|System: PC*, PS3, Xbox 360, PS4, Xbox One|
|Dev: Telltale Games|
|Pub: Telltale Games|
|Release: May 26, 2015|
|Screen Resolution: 480p-1080p||Intense Violence, Blood and Gore, Strong Language|
by Angelo M. D'Argenio
When I first booted up the fourth episode of Telltale’s Game of Thrones series, I very quickly found myself attempting to force my way through the game, because I was struggling to care about what happened to me and my fictional family. This was peculiar, because I wouldn’t say that the game wasn’t interesting. The tales of The Forresters, lords of the Ironwood, were actually quite compelling, and I swear to you, the Telltale writing team handles serious adult situations better than the HBO writing team does. Yet, coming in to this episode, standing before Daenerys with the renegade Asher, being beaten to the ground as Gared Tuttle by Frostfinger, being chastised for improper behavior as Lady Mira, and being stampeded over both politically and physically by Gryff Whitehill as Lord Rodrick, was simply getting boring to me. That was when I realized, that my problem wasn’t with Telltale or their games at all, but rather with Game of Thrones.
You see, Game of Thrones is fundamentally about watching bad things happen to people. Triumphs are few and far between. Instead, you watch the heroes suffer in order to wonder how they are going to break out of their terrible situation, and you watch the villains suffer in order to see them eventually get their comeuppance. It’s a series full of schadenfreude, where no one can be trusted, everyone will eventually die, and no matter what you do, there is a power higher than you. That could be another lord, another army, another continent, or even, if you are lord king of Westeros, the unseen war between the god of fire and the undead hordes of ice.
As a show or a book, this works perfectly fine. I’m passively watching or reading about these interesting characters getting beaten down by an unrelenting and unloving universe and enjoying it. However, as a game, it doesn’t work out as well. You see, even in Telltale’s other dark works, like The Walking Dead, I felt like everything I was doing was to attempt to ensure my survival in a world that otherwise hated me and wanted me dead. I know that survival was a long shot, and that everyone I knew and care about would eventually be lost to time and violence, but that small chance was purpose enough to keep pushing forward.
But in Telltale’s Game of Thrones series, I don’t feel that same drive. I am very familiar with the Game of Thrones series, and I feel like the chances for survival or a happy ending are slim to none. So I find myself regarding every choice with the same, “What do I care? This is just going to screw me anyway” attitude, as opposed to The Walking Dead, where I worry that saying the wrong thing might somehow cost me an important ally when the Walkers come.
In Episode 4, things start in much the same way. Gared Tuttle, for example, barely did anything with the Night’s Watch other than train, and the game has already railroaded you into being treated like a traitor and put up for execution. This makes you ask yourself, “Well, what was the point of all that other stuff I just did?”

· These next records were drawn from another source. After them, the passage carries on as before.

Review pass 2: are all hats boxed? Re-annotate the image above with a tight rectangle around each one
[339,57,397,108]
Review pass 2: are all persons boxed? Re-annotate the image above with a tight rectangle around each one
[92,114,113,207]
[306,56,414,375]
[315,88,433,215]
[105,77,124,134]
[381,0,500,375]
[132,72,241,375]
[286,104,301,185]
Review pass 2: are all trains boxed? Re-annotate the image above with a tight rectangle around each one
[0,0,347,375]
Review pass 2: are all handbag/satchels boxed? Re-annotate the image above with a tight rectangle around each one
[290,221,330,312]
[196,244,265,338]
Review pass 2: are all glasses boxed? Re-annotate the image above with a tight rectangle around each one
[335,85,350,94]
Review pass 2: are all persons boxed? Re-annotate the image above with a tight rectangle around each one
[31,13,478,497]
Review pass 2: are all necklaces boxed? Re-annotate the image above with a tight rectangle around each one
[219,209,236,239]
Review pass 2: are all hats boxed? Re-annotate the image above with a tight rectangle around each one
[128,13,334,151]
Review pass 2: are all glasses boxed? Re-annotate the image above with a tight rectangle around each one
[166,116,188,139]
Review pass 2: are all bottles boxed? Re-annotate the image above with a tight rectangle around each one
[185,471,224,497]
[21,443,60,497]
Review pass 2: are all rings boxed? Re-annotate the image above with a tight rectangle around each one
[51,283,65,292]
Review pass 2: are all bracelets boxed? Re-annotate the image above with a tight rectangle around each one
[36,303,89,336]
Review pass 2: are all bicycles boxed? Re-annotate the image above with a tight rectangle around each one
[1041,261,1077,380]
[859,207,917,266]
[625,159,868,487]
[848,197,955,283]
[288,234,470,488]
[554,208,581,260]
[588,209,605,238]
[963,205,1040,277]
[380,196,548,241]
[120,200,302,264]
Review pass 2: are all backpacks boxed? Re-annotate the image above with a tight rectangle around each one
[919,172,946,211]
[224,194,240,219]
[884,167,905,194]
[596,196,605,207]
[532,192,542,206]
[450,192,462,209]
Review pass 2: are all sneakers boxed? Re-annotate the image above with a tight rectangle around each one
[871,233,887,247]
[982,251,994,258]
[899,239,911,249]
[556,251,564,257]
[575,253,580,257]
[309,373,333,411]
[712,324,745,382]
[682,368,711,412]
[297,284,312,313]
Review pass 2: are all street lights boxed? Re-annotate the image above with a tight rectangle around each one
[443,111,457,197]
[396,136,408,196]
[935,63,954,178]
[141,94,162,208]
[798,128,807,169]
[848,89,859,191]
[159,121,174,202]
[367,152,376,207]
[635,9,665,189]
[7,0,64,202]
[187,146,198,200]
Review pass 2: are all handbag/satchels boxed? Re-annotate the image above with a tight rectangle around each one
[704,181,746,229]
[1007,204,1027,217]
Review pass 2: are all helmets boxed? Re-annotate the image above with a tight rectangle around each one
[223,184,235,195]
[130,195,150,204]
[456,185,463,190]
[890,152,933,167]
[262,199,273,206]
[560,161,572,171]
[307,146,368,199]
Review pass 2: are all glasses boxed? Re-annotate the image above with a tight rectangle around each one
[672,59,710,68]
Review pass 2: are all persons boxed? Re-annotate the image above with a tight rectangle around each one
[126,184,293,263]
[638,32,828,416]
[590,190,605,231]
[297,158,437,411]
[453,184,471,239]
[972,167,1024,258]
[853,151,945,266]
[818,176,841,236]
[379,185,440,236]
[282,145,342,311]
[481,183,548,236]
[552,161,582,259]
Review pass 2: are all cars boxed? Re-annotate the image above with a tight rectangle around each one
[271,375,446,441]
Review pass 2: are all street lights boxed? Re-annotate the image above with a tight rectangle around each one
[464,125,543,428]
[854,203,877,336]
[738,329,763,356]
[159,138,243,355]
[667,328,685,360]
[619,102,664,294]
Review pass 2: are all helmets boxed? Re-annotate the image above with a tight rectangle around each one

Mira has gotten to the point where she is basically a fugitive inside King’s Landing, ready to be arrested at a moment’s notice, escaping only by the skin of her teeth. However, she continues to hobnob with nobles with barely any consequence from the prior three episodes.
Asher spends most of his time planning an assault on Mereen, when he isn’t groveling to Daenerys. But no matter what he says or does, Daenerys doesn’t even start to listen to him (despite the fact that one of us was wounded by her dragons) and the assault on Mereen doesn’t really change. This is doubly frustrating because Daenerys feels reduced to a one note hard-ass, which is very unlike her character in the books and shows.
Finally, Rodrick is meant to stand up to Gryff Whitehill, but regardless of how cowardly you bowed or how valiantly you defied Gryff last episode, you still end up being put in the same situations in the beginning of this episode, which totally undermines how badass Episode 3’s conclusion made you felt.
This is perhaps the biggest flaw with this series. It continually undermines itself by attempting to find a way to reset the story back to “bad things are happening to everyone.” This prevents the story from ever evolving or moving forward in a way that actually responds to player input.
This is especially disheartening because many times, these episodes seem to understand that the player wants more input halfway through their running time. For example, there is a point where Gared has to gather items from a cell in order to escape it, and then embark on a journey into the wild lands north of the Wall. At this point, the game feels like an old style King’s Quest game, where you gather as many items as possible before proceeding to the next phase of the game, and it’s very refreshing.
Similarly, there is a point where Rodrick gets invited to his enemy’s house, and he can wander around getting information to use against him. This information comes up in later conversations and makes you feel like you are outsmarting your rival lords.